### Source extract
● ● ● ● ● ● ●
Watching Weather Waves, but Missing Climate Tides

Published July 19, 2018

The climate alarm media, the bureaucracy and the Green Energy industry follow an agenda which is served by inflating any short-term weather event into a climate calamity. They should take a long-term view.

Earth’s climate is never still – it is always changing, with long-term trends, medium-term reversals and minor oscillations. Humanity is best served by those who use good science to study geology, astronomy and climate history searching for clues to climate drivers and the underlying natural cycles and trends hidden in short-term weather fluctuations.

For the last 10,000 years Earth has basked in the Holocene Interglacial which is the latest of many warm cycles within the Pleistocene Ice Age. There are small warm and cool cycles within the Holocene. Today we enjoy the Modern Warm Cycle (which started about calendar 1900) following the Little Ice Age which bottomed in about 1750.

What does the future hold? The past gives clues to the future.

In every warm era, glaciers retreat, ice sheets melt and sea levels rise. Coastal land, ports and settlements are lost under the rising seas but tundra, grasslands and forests expand. Some corals manage to grow as fast as the seas rise, but others are drowned in deep water. The warmth drives more carbon dioxide from the seas, plants thrive, deserts shrink and humans are well fed.

Then solar intensity wanes, solar orbits change, less solar energy is received by the big northern lands, and the warm Earth radiates more heat to space. It starts cooling.

As Earth enters a cold era, not all of the winter snow melts over summer. The extra snow reflects more solar radiation, leading to even colder winters. The snow-line and the tree-line fluctuate lower, mountain passes are closed, and advancing glaciers threaten mountain villages. Sea ice expands, ice sheets grow, lakes and rivers are frozen, sea levels drop and coral reefs are stranded above the water line. The cooling seas absorb life-giving carbon dioxide from the atmosphere and crops fail; deserts expand, humans suffer poverty and famine, settlements are abandoned, armies march, empires fall and some species disappear.

This has happened many times before and will probably happen again.

But there are clues to the next big phase for Earth’s climate.

Earth has two natural global thermometers which can reveal short and long term trends – the advance and retreat of glaciers, and the rise and fall of sea level.

If glaciers are growing and ice sheets are advancing and getting thicker, it indicates that average global temperature is falling.

Glaciologists have drilled and analysed many of today’s glaciers. They have been surprised to discover that, outside of Antarctica and Greenland, no glacial ice older than 4,000 years has been found. For example, the Fremont Glacier in Wyoming half-way towards the Equator is only a few hundred years old.

Naturally some of these new glaciers can show melting and retreat during long spells of warm weather, but the mere existence of glaciers today where none existed at the peak of the Holocene warming over 3,000 years ago confirms what other studies show – Earth is gradually cooling towards the next Glacial Cycle.

The second natural thermometer is the changing sea level caused by fluctuations in the volume of ice and snow trapped on land, and by the expansion or contraction in the volume of sea water as it warms or cools. Coastal and near-shore locations show much evidence of past and recent sea level changes. In warm eras, glaciers and ice sheets melt, sea water expands, sea levels rise and offshore coral reefs become submerged and drown. Then as peak warming is passed, ice starts to accumulate on land, cooling sea water contracts and sea levels fall.
● ● ● ● ● ● ●
### Data section

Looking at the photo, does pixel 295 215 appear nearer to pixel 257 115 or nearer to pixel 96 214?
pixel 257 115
● ● ● ● ● ● ●
### To-do list
(A) List the fields of study that the climate article says good science uses when searching for clues to climate drivers.
(B) Pick up the climate article after its last sentence and write the next part.

### Responses for each task
(A) Geology, astronomy, and climate history.

(B)
Even a moderate cooling event such as the Little Ice Age was sufficient to cause lowering of sea level and stranding of port cities and beaches.

Earth’s natural thermometers are now flashing an amber warning. The long-term trends point to growing glaciers and falling sea level. These warn us that the warm moist bountiful Holocene Era is past its peak. The next chapter in Earth’s History will be a long, hungry, ice-bound era. Only humans who are good at hunting and gathering or have easy access to nuclear power or carbon energy will survive.

People who try to create a “Climate Crisis” out of extreme weather events or short-term climate fluctuations (such as today’s Modern Warm Cycle) are like Lord Nelson – their telescope is applied to the blind eye. They point to the choppy waves from summer storms behind the ship, but fail to see the blizzard approaching on the horizon ahead.

Al Gore was right in one thing – warm cycles coincide with high levels of carbon dioxide in the atmosphere. The warmth drove CO2 into the atmosphere, and then the cooling oceans removed it again. Carbon dioxide variations are the result, not the cause, of climate changes.

But never once, over eleven warm cycles covering the last million years, have those high levels of atmospheric carbon dioxide prevented the onset of the next glacial cycle.

“Carbon Dioxide

           Causes Global Warming
                      Like Wet Roads

                                 Cause Rain.”

Trying to remove or limit atmospheric carbon dioxide is a futile and costly gesture. Even if it were to succeed, by removing plant food from the atmosphere, it would increase the misery of the approaching cold, hungry era.

We may still have warm decades or even centuries ahead. But even when there is a heatwave in autumn, the winter still comes.

“Summer is Over
          Fall is Fading . . . .
                    And Winter? Winter is Coming!”

                              John Kehr, 2011, “The Inconvenient Skeptic”.
www.theinconvenientskeptic.com

No Turbines Turning

At first light this morning (14th July), at our home in Southern Queensland, there was frost on the grass and the chook water was frozen. There was not a breath of wind to turn a turbine, and not a ray of sunshine struck our solar panels.

But at the flick of a switch our stove, electric jug and heaters were energised.

What supplied the power – the old reliables of course – coal, gas and hydro.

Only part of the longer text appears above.